• [What is expected]:
Write what comes next in the hospital account of interviewing the older man with memory loss, picking up right after its final sentence.

• [Source text]:
= = = =

Tuesday, November 17, 2009

Conduction

His face a mask of confusion, the older man sat down, easing his bulky upper torso carefully into the seat. He had walked in tentatively, shuffling in sandals, his feet and lower legs marked with accidental scuffs. Intimidated and alone, he looked around at us, apprehensive and not entirely sure what to do in this new situation.

The interview began slowly, the questions non-specific and general. He was in the hospital for memory loss, he self-reports, and we nod encouragingly. He told us he had trouble thinking. He would lose his thoughts. Each question came back with its own short answer, or merely a quiet request to hear it again, because he had forgotten.

We all looked at him, assessing his frame for signs of what had caused his problem. His barrel chest indicated potential emphysema. His swollen abdomen told us liver failure. It could be alcoholic damage, either direct or from hepatic emphysema. It could be alpha-1-anti-trypsin deficiency liver disease. We all sat there, thinking the mechanics through in our fact-sodden minds. Until someone asked him his children's age. For five long minutes he couldn't remember. For five long minutes we held our breath. He finally answered, his mind able to dig out the autobiographical information that should have resided right on the surface of his thoughts.

= = = =

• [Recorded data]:

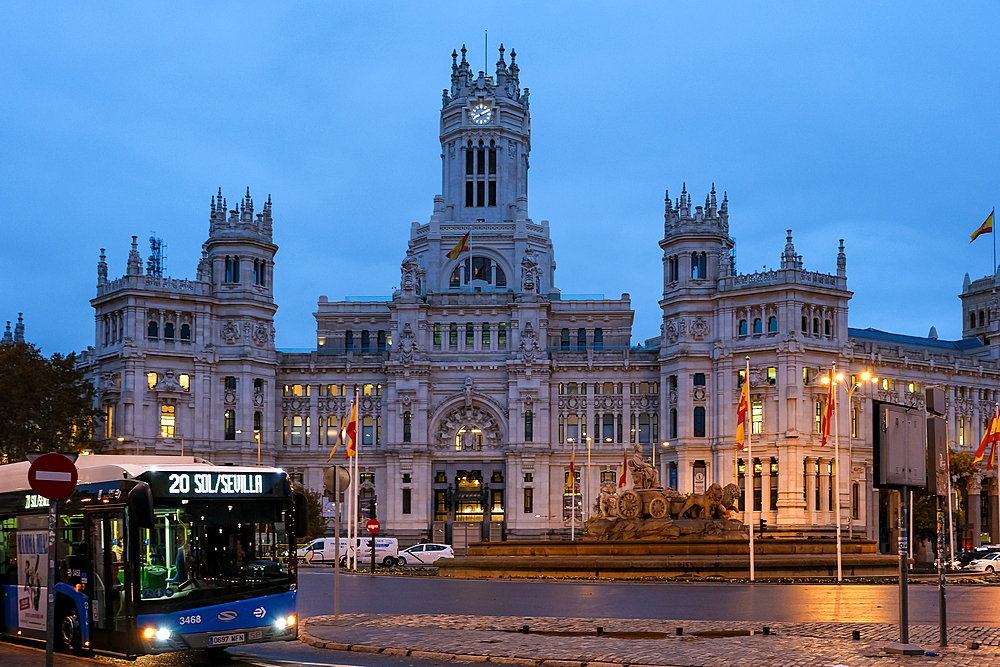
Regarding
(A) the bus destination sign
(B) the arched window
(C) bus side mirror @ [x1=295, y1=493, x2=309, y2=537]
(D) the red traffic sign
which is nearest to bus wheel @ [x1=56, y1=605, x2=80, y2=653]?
(A) the bus destination sign

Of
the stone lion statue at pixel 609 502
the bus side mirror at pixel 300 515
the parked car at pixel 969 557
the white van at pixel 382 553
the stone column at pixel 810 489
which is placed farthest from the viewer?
the stone column at pixel 810 489

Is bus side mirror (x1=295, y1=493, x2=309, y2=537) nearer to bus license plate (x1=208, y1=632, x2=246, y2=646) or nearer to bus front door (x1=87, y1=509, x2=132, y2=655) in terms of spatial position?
bus license plate (x1=208, y1=632, x2=246, y2=646)

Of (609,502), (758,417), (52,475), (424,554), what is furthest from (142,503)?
(758,417)

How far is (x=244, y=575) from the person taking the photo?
72.3 feet

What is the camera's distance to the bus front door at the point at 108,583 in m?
21.7

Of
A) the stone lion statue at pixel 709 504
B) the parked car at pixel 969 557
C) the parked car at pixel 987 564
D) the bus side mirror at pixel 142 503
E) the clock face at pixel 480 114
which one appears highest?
the clock face at pixel 480 114

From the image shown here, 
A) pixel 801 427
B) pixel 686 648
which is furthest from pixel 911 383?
pixel 686 648

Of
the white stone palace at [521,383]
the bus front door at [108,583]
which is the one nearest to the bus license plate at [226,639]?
the bus front door at [108,583]

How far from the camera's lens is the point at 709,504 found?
2313 inches

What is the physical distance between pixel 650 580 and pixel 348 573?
1848 cm

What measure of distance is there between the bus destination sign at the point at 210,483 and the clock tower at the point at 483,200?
95483 mm

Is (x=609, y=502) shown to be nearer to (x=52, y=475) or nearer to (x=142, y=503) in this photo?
(x=142, y=503)

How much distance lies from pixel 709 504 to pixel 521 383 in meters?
57.1

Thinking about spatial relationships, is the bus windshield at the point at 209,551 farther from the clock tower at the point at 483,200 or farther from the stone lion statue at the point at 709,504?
the clock tower at the point at 483,200
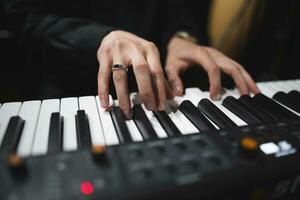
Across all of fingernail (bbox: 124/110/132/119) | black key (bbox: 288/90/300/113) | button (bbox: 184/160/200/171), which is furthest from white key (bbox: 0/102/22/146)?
black key (bbox: 288/90/300/113)

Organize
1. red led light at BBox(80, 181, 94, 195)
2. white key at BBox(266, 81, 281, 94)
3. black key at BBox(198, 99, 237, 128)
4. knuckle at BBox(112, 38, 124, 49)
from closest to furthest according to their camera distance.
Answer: red led light at BBox(80, 181, 94, 195)
black key at BBox(198, 99, 237, 128)
knuckle at BBox(112, 38, 124, 49)
white key at BBox(266, 81, 281, 94)

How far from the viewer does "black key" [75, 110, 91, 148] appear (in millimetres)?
499

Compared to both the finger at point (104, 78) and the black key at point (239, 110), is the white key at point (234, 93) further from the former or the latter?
the finger at point (104, 78)

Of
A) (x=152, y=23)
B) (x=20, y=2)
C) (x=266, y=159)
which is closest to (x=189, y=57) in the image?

= = = =

• [Reply to the task]:
His dementia is conductive, the information of his life not gone, but inaccessible, blocked off behind a decaying network. He knows this, he can sense the absence of thought, the lack of interplay between his current situation and his wealth of acquired experience. He terrifies me, his condition a mirror to my worst fears. He lives in my nightmare, lost in his mind and completely aware of it. We have seen so many things, so much pain, and so much triumph. But this slow degeneration, this quicksand of conductive impotence, it cuts through the defenses. It makes me scared.